Consider me confused. It's just bad business, right alongside signing Beckham and trading him one year later with serious financial implications. What exactly would have been the downside of Gettleman calling teams to ask if they wanted to put forth their best offer, which would need to include at least two first-round picks?

That is what the Giants view themselves as having received from the Browns in the No. 17 overall selection in this year's draft and safety Jabrill Peppers. They assess Peppers' value -- right or wrong -- as a first-round pick.

"We got two ones and a three, one of them being a player," Gettleman said.

It's clear the Giants hold Peppers in high regard. They insisted he be included in the deal. Ultimately that and what they do moving forward with the available resources will dictate whether Gettleman's tenure is a success and the Giants escape from this seemingly inextricable typhoon of losing.

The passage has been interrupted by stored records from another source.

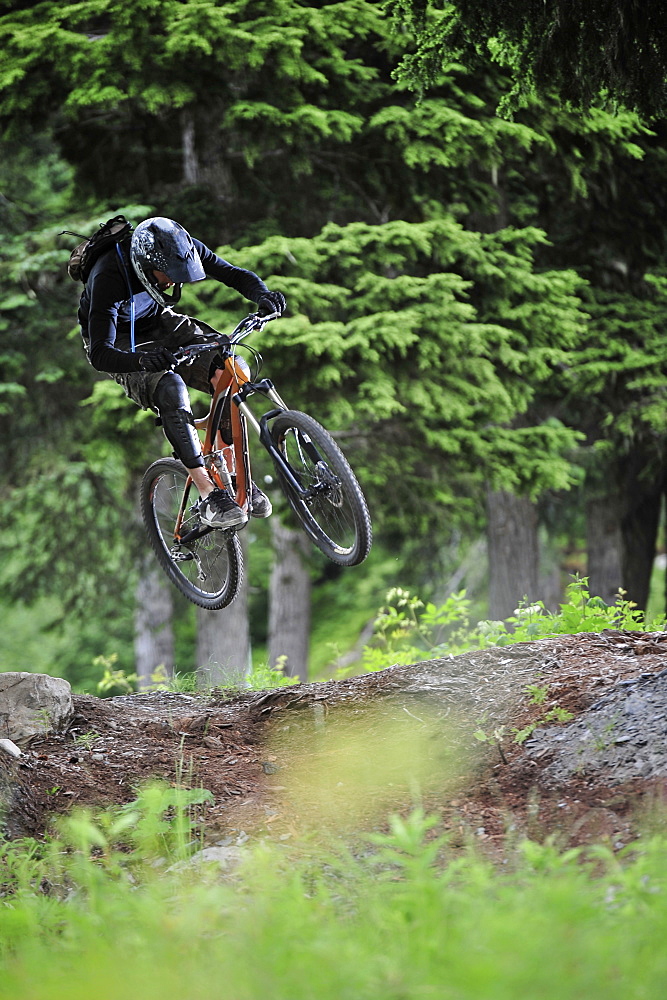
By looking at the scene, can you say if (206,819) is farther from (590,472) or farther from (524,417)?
(590,472)

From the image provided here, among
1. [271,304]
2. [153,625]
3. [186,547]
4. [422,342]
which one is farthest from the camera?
[153,625]

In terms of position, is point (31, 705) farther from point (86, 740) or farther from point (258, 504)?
point (258, 504)

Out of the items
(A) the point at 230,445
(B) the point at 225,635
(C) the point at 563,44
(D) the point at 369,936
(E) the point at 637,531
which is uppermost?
(C) the point at 563,44

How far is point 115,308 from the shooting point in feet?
18.3

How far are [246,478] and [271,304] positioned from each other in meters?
0.99

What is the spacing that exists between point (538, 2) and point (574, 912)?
4.66 meters

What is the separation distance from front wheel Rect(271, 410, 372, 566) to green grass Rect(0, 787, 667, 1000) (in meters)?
2.19

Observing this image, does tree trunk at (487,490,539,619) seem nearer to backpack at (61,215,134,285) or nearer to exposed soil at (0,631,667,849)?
exposed soil at (0,631,667,849)

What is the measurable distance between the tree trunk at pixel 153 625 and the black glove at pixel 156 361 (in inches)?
320

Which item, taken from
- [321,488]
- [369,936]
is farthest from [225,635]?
[369,936]

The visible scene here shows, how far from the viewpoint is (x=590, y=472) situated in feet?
43.0

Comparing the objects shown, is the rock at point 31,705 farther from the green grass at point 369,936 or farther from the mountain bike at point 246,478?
the green grass at point 369,936

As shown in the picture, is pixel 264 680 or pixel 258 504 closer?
pixel 258 504

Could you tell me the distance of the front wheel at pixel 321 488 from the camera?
540 cm
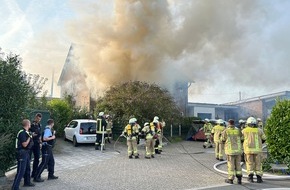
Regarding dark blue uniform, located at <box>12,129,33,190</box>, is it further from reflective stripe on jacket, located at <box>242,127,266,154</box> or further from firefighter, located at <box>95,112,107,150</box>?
firefighter, located at <box>95,112,107,150</box>

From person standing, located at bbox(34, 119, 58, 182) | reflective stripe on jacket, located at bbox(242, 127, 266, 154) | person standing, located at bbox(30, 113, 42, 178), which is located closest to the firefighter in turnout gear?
reflective stripe on jacket, located at bbox(242, 127, 266, 154)

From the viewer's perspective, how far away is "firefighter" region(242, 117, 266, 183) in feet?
26.7

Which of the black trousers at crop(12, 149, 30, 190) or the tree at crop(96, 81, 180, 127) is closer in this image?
the black trousers at crop(12, 149, 30, 190)

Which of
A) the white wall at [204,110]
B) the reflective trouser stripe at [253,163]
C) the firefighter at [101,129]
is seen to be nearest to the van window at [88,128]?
the firefighter at [101,129]

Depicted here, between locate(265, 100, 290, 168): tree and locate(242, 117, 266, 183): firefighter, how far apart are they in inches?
49.9

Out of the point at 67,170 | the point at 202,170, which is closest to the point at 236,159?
the point at 202,170

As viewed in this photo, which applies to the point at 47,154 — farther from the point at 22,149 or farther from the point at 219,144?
the point at 219,144

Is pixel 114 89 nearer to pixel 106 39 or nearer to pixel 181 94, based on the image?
pixel 106 39

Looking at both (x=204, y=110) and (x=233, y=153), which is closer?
(x=233, y=153)

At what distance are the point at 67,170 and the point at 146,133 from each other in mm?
4162

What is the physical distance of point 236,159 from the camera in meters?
8.12

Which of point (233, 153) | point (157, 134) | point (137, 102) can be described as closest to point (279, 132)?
point (233, 153)

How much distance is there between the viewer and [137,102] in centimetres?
1847

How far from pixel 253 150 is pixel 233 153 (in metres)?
0.59
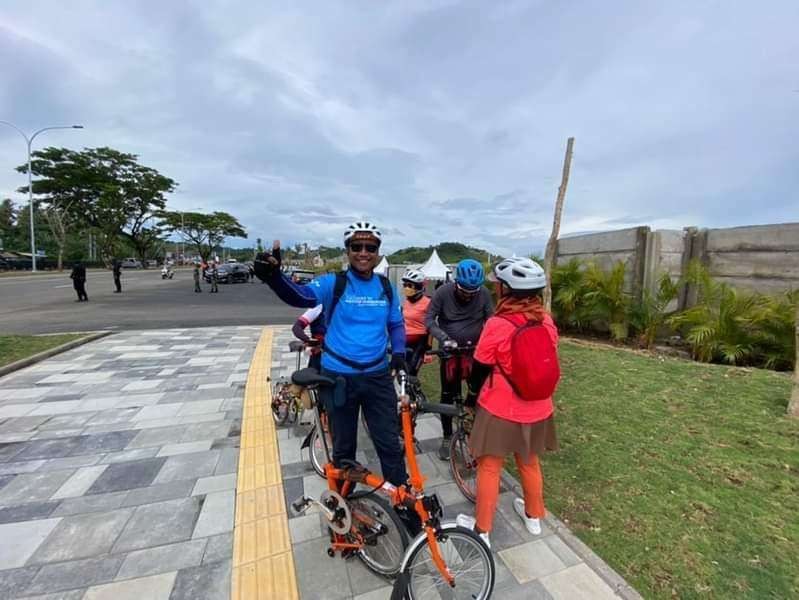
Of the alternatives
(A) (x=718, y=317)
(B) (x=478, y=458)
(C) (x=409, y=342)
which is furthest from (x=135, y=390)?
(A) (x=718, y=317)

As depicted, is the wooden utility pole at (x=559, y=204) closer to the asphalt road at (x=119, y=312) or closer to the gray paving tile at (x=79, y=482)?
the gray paving tile at (x=79, y=482)

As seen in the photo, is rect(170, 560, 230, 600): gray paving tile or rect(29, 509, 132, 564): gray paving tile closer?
rect(170, 560, 230, 600): gray paving tile

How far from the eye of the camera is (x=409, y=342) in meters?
3.83

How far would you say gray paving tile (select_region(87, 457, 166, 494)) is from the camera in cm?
274

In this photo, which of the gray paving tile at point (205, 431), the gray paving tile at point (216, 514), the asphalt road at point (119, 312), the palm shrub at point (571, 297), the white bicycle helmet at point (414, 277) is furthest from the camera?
the asphalt road at point (119, 312)

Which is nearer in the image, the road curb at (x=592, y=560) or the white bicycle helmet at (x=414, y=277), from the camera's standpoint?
the road curb at (x=592, y=560)

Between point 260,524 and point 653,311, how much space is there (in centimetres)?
708

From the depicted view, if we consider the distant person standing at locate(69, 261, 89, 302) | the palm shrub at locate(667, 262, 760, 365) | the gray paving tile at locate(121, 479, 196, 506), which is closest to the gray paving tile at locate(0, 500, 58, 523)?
the gray paving tile at locate(121, 479, 196, 506)

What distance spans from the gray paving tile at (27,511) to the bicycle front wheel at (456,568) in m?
2.57

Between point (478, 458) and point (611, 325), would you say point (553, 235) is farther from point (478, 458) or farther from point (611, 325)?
point (478, 458)

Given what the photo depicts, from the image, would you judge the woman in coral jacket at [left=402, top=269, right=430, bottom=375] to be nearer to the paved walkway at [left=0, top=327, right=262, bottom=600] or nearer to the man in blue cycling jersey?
the man in blue cycling jersey

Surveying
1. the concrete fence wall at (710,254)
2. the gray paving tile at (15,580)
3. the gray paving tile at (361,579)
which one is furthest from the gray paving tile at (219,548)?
the concrete fence wall at (710,254)

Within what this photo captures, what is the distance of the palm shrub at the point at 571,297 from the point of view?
299 inches

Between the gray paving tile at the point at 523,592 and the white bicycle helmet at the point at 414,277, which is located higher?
the white bicycle helmet at the point at 414,277
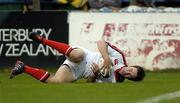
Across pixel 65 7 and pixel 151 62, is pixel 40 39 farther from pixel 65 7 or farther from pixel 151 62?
pixel 65 7

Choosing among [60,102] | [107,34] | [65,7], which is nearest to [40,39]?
[60,102]

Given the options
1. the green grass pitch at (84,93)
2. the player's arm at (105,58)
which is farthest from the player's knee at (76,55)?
the green grass pitch at (84,93)

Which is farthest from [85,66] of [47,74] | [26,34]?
[26,34]

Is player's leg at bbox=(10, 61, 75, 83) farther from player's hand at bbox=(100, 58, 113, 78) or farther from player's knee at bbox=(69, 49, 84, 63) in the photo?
player's hand at bbox=(100, 58, 113, 78)

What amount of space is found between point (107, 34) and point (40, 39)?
563 centimetres

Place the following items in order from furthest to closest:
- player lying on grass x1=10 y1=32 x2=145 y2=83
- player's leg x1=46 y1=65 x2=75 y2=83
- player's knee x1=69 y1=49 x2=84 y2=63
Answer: player's leg x1=46 y1=65 x2=75 y2=83, player's knee x1=69 y1=49 x2=84 y2=63, player lying on grass x1=10 y1=32 x2=145 y2=83

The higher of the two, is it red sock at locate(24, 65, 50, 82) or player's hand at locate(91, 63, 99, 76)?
player's hand at locate(91, 63, 99, 76)

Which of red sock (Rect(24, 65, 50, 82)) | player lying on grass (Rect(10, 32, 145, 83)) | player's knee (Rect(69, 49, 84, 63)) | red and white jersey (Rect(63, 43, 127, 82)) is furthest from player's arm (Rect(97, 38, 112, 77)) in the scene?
red sock (Rect(24, 65, 50, 82))

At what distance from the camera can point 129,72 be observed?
1217 centimetres

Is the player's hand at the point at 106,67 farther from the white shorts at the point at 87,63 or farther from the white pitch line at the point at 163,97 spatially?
the white pitch line at the point at 163,97

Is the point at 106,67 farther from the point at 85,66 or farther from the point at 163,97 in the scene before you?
the point at 163,97

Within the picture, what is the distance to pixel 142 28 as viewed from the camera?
61.2 ft

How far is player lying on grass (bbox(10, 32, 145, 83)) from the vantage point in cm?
1229

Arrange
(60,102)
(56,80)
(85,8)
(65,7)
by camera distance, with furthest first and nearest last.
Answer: (65,7), (85,8), (56,80), (60,102)
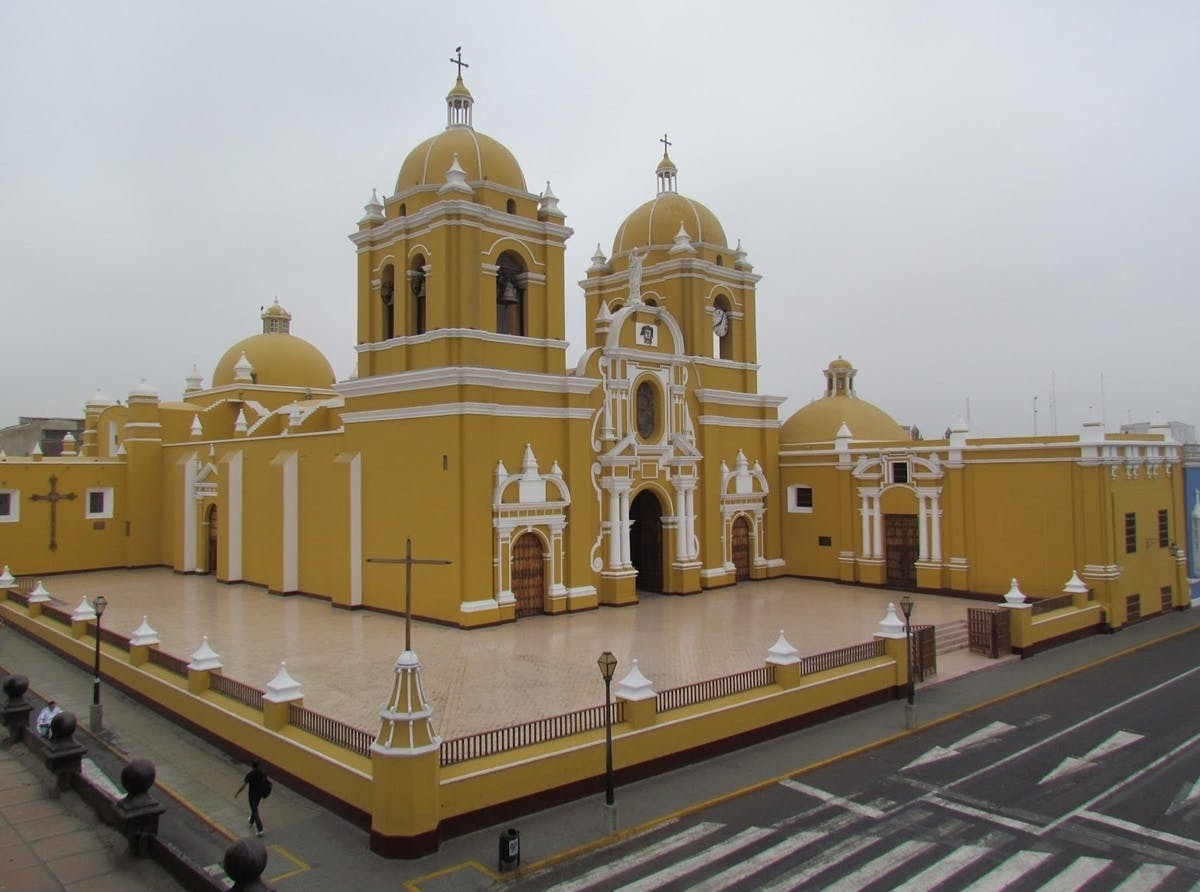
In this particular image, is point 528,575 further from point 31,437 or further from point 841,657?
point 31,437

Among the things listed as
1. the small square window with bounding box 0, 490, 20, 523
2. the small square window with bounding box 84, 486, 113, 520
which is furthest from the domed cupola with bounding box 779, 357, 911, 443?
the small square window with bounding box 0, 490, 20, 523

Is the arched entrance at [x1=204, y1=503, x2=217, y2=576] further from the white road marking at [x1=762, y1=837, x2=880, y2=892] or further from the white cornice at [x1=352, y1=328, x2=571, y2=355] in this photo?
the white road marking at [x1=762, y1=837, x2=880, y2=892]

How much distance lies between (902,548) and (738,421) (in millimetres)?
6083

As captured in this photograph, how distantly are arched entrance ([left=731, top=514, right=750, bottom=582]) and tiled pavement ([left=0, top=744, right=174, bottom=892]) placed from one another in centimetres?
1892

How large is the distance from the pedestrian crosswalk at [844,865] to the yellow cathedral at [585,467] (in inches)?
365

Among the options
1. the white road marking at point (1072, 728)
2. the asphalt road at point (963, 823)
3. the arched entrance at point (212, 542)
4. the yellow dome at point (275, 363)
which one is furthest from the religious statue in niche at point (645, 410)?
the yellow dome at point (275, 363)

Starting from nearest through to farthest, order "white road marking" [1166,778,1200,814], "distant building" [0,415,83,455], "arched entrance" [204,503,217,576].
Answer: "white road marking" [1166,778,1200,814] < "arched entrance" [204,503,217,576] < "distant building" [0,415,83,455]

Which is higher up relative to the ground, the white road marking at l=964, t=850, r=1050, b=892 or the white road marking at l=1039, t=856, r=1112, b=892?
the white road marking at l=964, t=850, r=1050, b=892

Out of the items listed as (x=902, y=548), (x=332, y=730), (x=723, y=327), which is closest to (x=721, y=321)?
(x=723, y=327)

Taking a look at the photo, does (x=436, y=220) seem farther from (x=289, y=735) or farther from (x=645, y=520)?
(x=289, y=735)

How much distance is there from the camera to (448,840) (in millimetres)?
9031

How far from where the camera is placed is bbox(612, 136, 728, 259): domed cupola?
85.9 ft

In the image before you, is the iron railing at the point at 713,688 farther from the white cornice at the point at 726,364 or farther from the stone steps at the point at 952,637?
the white cornice at the point at 726,364

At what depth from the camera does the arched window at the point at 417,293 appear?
20812mm
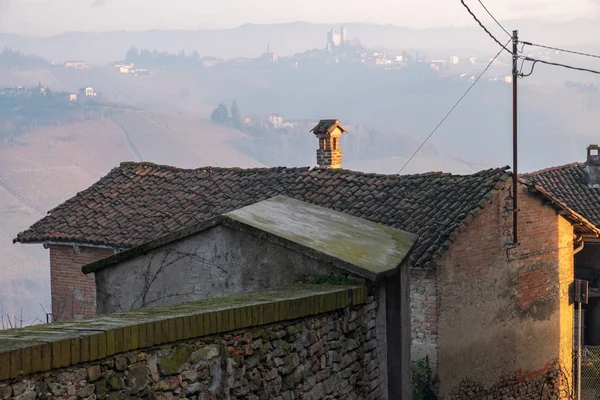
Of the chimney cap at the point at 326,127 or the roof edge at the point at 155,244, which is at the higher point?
the chimney cap at the point at 326,127

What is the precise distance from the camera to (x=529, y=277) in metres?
19.7

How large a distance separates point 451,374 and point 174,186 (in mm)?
8297

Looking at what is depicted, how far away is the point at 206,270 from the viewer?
7.90 meters

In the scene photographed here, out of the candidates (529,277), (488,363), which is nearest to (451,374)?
(488,363)

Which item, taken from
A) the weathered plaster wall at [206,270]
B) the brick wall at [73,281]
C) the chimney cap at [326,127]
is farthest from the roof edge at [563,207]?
the weathered plaster wall at [206,270]

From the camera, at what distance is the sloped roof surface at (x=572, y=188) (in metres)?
27.1

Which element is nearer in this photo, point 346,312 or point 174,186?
point 346,312

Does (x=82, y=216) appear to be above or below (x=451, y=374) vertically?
above

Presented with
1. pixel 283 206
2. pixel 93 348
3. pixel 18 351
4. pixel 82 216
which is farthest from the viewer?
pixel 82 216

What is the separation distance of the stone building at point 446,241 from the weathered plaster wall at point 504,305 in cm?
2

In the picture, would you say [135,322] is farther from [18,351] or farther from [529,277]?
[529,277]

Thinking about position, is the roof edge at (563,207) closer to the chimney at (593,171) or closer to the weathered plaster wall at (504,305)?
the weathered plaster wall at (504,305)

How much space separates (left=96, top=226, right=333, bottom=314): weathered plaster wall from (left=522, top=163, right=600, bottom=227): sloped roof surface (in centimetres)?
1959

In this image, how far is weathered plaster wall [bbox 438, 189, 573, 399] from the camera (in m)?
17.8
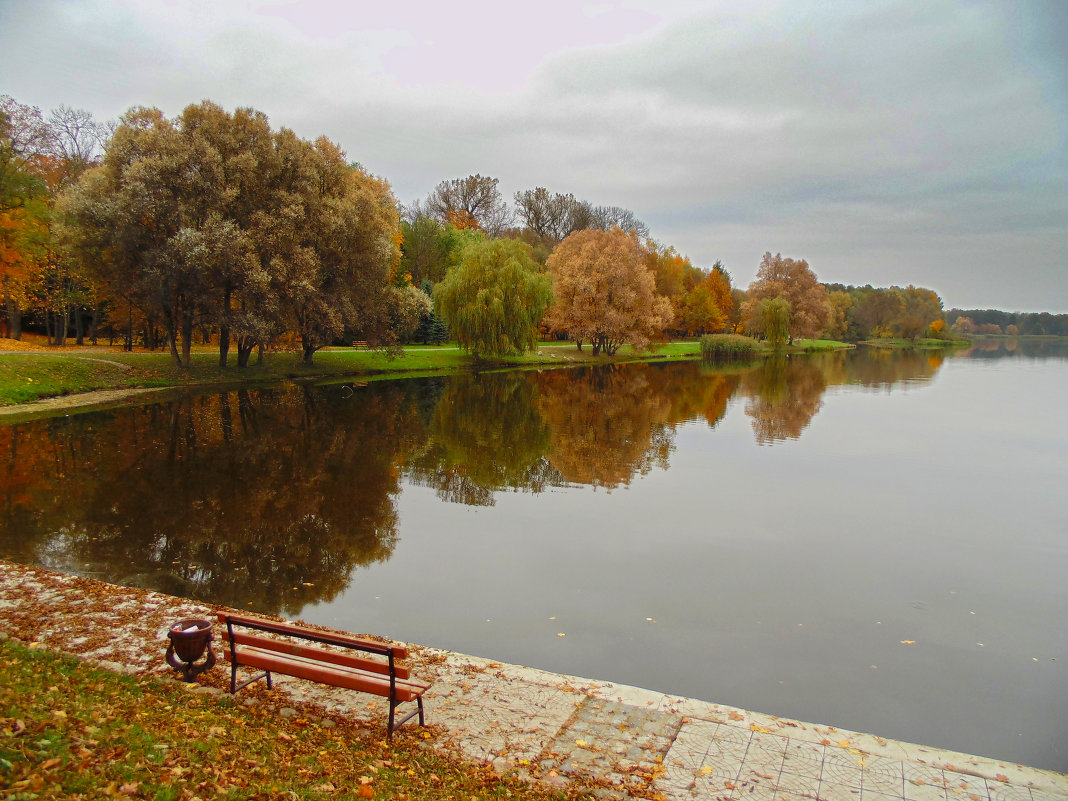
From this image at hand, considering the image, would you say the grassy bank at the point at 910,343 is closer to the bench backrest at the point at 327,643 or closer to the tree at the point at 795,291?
the tree at the point at 795,291

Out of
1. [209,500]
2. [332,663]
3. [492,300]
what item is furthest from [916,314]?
[332,663]

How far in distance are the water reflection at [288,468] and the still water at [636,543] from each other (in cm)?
9

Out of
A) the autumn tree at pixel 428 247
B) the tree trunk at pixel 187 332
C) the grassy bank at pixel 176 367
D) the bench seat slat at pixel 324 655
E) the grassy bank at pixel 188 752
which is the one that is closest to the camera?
the grassy bank at pixel 188 752

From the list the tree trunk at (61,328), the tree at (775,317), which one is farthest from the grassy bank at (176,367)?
the tree at (775,317)

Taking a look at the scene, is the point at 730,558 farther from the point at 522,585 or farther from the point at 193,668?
the point at 193,668

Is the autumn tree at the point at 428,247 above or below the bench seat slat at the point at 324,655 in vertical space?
above

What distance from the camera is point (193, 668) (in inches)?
264

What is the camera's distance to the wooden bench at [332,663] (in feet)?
18.9

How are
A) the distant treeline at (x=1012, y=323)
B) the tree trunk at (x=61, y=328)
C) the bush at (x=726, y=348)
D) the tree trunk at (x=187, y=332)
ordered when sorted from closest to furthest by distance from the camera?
the tree trunk at (x=187, y=332), the tree trunk at (x=61, y=328), the bush at (x=726, y=348), the distant treeline at (x=1012, y=323)

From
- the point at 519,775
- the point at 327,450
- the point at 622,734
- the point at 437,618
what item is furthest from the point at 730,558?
the point at 327,450

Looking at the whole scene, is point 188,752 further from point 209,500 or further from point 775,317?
point 775,317

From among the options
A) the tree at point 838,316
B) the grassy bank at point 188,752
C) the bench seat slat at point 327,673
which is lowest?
the grassy bank at point 188,752

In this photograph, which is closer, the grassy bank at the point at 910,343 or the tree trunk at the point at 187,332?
the tree trunk at the point at 187,332

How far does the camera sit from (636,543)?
12336 mm
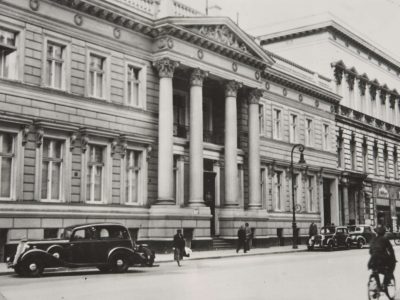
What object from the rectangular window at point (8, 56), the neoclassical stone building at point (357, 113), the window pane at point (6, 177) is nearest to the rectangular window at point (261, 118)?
the neoclassical stone building at point (357, 113)

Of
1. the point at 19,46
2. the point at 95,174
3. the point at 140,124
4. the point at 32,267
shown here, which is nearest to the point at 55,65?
the point at 19,46

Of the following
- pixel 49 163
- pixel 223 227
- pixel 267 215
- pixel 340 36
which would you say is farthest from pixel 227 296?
pixel 340 36

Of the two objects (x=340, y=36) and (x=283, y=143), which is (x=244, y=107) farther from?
(x=340, y=36)

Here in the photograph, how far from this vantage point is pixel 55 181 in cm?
2570

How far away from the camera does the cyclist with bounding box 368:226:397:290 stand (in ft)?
38.6

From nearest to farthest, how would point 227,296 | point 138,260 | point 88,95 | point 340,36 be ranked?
point 227,296
point 138,260
point 88,95
point 340,36

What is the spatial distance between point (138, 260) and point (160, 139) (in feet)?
36.6

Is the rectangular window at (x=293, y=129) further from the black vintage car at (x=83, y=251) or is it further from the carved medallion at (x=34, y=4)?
the black vintage car at (x=83, y=251)

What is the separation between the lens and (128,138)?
95.1ft

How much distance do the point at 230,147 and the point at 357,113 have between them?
22.6 meters

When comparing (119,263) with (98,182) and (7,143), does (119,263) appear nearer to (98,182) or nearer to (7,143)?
(7,143)

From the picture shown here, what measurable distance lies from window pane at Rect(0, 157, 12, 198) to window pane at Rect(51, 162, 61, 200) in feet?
7.34

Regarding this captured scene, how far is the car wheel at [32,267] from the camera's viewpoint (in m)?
18.1

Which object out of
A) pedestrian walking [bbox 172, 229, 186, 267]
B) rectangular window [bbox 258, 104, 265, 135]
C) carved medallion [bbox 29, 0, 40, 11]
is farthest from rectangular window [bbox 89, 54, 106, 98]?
rectangular window [bbox 258, 104, 265, 135]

ESPN's Adam Schefter also revealed on his podcast that he knows the Giants were offered more than the Browns ultimately paid for Beckham. Again, doesn't seem like optimal business practices.

The scary thing is that it's not the first time Gettleman failed to maximize value. He boasted last year that he told everyone in the draft room not to pick up the phone when the Giants were on the clock with the No. 2 overall pick. What if a QB-needy team had wanted to trade three first-rounders for that spot? Nope.

Considering the Green Bay Packers received a fourth-round pick for Ha Ha Clinton-Dix at last year's trade deadline, it's also fair to ponder whether Gettleman could have received more had he really shopped safety Landon Collins at the time. It appears the Giants shifted their plan midstream on that decision as well, and now Collins is in Washington after signing a megadeal as a free agent and the Giants are at the mercy of the mysterious compensation pick formula.

This all leaves reasonable doubt about whether Gettleman and the Giants can get this right. There is a lot of work to be done. The hope rests on Gettleman's long history working in pro personnel and the way he supplemented the building blocks in Carolina to make the Panthers a Super Bowl contender after he became general manager.

Of course, he was handed a franchise quarterback there upon arrival. His biggest challenge with the Giants will be finding the successor to Manning.

All these problems plaguing the Giants are nothing that a true franchise quarterback can't fix. If Gettleman can get that right, it all should work out.